• Directives
a: Using the baseboard measuring guide, say whether each statement agrees with it: (i) walls should be measured along the ceiling; (ii) a 12 ft by 14 ft room has 52 linear feet of perimeter; (iii) the total should include an extra 10 to 15 percent for waste and miter cuts. For each, answer yes or no and quote the words from the guide that decide it.
b: In the records, print the lines from the one containing "Observing the image, would" through the end of the records, inclusive.

• Passage to read
========

How to Measure for Baseboard Trim: Room Perimeter Guide
By Uzair Arshad , Senior Civil and Structural Engineer
Last updated: May 24, 2026 · 7 min read
To measure for baseboard, add up the length of every wall in the room, subtract the width of each doorway, and add 10 to 15 percent for waste and miter cuts. That total is your linear feet of baseboard, which is the number you order from. Walls are measured along the floor, not the ceiling, and you measure the full wall length even when furniture is in the way.
For a quick number, the baseboard calculator handles the perimeter math, deductions, and waste in one step. This guide explains how to take the measurements in the first place, how corners change the math, and how to pick board lengths so you don’t end up with a pile of short scraps.
What You’re Actually Measuring
Baseboard runs along the floor at the base of every wall except where doorways break it. So the measurement you need is the room perimeter minus the door openings, not the floor area in square feet.
Linear feet = (sum of wall lengths) − (sum of door opening widths)
Order length = Linear feet × (1 + waste %)
A few terms to lock down before you start:
- Linear feet is a length measurement (one dimension), not area. A 12 ft by 14 ft room has 168 sq ft of floor and 52 linear feet of perimeter. They are not interchangeable.

========

• Data extract
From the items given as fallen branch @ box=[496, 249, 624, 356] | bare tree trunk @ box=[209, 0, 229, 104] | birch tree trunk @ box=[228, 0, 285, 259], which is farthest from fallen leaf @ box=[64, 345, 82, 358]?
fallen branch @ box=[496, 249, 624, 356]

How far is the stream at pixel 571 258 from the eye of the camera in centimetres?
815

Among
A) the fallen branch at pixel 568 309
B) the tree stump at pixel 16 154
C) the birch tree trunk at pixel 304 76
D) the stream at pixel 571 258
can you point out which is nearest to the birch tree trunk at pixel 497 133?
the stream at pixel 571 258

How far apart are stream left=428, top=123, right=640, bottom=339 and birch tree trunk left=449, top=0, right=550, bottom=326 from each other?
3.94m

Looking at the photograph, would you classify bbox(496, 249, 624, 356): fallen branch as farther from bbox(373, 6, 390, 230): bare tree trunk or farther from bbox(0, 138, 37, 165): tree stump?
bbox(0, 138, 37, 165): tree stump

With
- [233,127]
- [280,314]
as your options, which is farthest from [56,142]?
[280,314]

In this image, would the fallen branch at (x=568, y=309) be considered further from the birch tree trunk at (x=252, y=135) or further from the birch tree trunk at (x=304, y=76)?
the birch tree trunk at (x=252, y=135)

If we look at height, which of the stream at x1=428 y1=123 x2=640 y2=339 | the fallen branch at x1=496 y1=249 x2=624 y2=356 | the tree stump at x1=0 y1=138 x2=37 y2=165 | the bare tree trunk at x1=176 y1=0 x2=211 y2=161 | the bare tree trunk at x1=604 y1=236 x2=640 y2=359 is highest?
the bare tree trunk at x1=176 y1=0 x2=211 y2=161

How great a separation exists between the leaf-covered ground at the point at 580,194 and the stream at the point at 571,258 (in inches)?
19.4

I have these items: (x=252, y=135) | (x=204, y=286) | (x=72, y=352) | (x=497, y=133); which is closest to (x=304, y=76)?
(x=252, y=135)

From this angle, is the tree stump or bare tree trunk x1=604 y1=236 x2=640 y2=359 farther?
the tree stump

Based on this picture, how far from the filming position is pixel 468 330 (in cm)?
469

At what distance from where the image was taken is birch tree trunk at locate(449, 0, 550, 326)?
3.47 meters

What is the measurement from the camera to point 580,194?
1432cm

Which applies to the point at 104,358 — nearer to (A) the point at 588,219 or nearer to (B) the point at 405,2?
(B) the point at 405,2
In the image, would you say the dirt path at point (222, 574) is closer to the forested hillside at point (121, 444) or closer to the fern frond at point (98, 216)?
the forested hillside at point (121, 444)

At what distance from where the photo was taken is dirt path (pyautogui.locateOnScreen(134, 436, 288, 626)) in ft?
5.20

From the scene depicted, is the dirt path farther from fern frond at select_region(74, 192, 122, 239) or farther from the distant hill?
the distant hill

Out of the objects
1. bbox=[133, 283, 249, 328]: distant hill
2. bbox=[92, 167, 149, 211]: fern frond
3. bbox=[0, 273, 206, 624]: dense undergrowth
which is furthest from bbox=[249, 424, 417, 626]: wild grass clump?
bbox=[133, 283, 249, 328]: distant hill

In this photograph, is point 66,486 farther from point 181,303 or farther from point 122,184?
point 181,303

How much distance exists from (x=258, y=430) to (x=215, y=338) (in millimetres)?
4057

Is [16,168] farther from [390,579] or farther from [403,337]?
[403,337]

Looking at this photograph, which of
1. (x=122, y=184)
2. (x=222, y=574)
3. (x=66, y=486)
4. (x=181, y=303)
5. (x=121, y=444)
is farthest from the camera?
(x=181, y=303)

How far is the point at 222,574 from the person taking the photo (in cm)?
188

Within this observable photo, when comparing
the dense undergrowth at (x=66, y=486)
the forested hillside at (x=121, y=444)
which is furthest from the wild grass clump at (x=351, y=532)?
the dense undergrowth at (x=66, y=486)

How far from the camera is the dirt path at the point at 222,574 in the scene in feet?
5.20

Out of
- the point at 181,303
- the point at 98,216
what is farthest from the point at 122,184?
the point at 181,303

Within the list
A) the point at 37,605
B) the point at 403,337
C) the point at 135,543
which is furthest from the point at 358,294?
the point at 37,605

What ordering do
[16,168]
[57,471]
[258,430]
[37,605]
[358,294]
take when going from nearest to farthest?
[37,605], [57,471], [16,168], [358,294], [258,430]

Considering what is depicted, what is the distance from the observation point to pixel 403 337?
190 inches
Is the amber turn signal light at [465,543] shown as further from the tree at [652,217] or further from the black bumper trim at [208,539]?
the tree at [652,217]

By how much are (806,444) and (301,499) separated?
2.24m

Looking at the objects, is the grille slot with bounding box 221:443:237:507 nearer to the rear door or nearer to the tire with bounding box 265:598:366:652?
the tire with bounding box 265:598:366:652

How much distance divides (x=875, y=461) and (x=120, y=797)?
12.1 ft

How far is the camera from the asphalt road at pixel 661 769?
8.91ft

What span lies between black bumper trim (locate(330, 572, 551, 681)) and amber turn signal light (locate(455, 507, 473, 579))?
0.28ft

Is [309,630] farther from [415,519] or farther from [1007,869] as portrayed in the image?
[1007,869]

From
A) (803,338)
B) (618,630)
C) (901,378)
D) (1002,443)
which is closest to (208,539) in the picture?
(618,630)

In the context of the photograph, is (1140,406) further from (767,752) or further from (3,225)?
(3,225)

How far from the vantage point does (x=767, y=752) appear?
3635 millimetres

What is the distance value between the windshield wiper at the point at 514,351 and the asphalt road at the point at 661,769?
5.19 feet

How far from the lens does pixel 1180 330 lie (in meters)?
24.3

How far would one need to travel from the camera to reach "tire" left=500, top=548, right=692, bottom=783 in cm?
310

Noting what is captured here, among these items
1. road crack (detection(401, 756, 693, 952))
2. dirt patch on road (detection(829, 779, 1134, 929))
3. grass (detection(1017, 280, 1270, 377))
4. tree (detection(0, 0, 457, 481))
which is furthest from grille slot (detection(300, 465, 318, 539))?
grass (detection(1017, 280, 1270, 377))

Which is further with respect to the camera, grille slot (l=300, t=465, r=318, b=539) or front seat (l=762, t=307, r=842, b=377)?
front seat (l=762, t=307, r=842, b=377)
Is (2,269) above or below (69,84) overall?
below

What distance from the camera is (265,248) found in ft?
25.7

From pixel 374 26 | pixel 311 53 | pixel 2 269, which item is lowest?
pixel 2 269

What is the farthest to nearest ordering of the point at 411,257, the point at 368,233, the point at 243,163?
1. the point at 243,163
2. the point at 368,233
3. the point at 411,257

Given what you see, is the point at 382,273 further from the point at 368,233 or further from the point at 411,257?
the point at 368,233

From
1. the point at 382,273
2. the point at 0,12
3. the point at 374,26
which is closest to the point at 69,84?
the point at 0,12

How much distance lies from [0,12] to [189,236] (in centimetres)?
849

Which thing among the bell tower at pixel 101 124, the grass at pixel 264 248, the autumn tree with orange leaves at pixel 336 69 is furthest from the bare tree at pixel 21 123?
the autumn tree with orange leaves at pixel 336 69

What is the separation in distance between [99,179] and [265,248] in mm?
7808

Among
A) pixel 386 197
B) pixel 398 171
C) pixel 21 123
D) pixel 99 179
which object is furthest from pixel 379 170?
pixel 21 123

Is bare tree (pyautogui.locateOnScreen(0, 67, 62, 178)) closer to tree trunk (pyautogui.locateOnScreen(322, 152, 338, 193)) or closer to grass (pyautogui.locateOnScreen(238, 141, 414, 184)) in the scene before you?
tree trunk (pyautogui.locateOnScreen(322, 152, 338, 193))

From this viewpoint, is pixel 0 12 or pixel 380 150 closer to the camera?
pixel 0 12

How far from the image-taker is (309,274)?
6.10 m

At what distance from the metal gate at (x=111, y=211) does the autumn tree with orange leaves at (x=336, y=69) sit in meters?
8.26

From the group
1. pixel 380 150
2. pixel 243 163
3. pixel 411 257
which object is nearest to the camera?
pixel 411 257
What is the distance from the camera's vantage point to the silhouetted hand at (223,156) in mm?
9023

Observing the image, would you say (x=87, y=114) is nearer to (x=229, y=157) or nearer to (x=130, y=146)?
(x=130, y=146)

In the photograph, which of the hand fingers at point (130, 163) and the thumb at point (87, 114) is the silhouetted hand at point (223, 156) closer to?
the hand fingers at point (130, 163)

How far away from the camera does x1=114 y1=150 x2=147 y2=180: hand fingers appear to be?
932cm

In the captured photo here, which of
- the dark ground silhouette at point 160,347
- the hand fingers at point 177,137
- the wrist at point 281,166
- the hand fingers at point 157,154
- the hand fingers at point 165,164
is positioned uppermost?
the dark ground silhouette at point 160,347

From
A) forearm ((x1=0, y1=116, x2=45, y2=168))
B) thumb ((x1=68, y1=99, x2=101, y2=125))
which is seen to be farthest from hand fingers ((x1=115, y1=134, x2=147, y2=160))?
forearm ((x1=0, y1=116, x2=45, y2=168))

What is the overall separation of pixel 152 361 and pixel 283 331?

========

• Solutions by task
a:
(i) No: "Walls are measured along the floor, not the ceiling"
(ii) Yes: "A 12 ft by 14 ft room has 168 sq ft of floor and 52 linear feet of perimeter."
(iii) Yes: "add 10 to 15 percent for waste and miter cuts"

b:
Observing the image, would you say (x=87, y=114) is nearer to (x=229, y=157) or nearer to (x=130, y=146)?
(x=130, y=146)

In the photograph, which of the hand fingers at point (130, 163) and the thumb at point (87, 114) is the silhouetted hand at point (223, 156) closer to?
the hand fingers at point (130, 163)

How far away from the camera does x1=114 y1=150 x2=147 y2=180: hand fingers appear to be?
932cm

In the captured photo here, which of
- the dark ground silhouette at point 160,347
- the hand fingers at point 177,137
- the wrist at point 281,166
- the hand fingers at point 157,154
- the hand fingers at point 165,164
is positioned uppermost?
the dark ground silhouette at point 160,347

From
A) forearm ((x1=0, y1=116, x2=45, y2=168))
B) thumb ((x1=68, y1=99, x2=101, y2=125))
which is seen to be farthest from hand fingers ((x1=115, y1=134, x2=147, y2=160))?
forearm ((x1=0, y1=116, x2=45, y2=168))

What is the overall separation of pixel 152 361 and pixel 283 331?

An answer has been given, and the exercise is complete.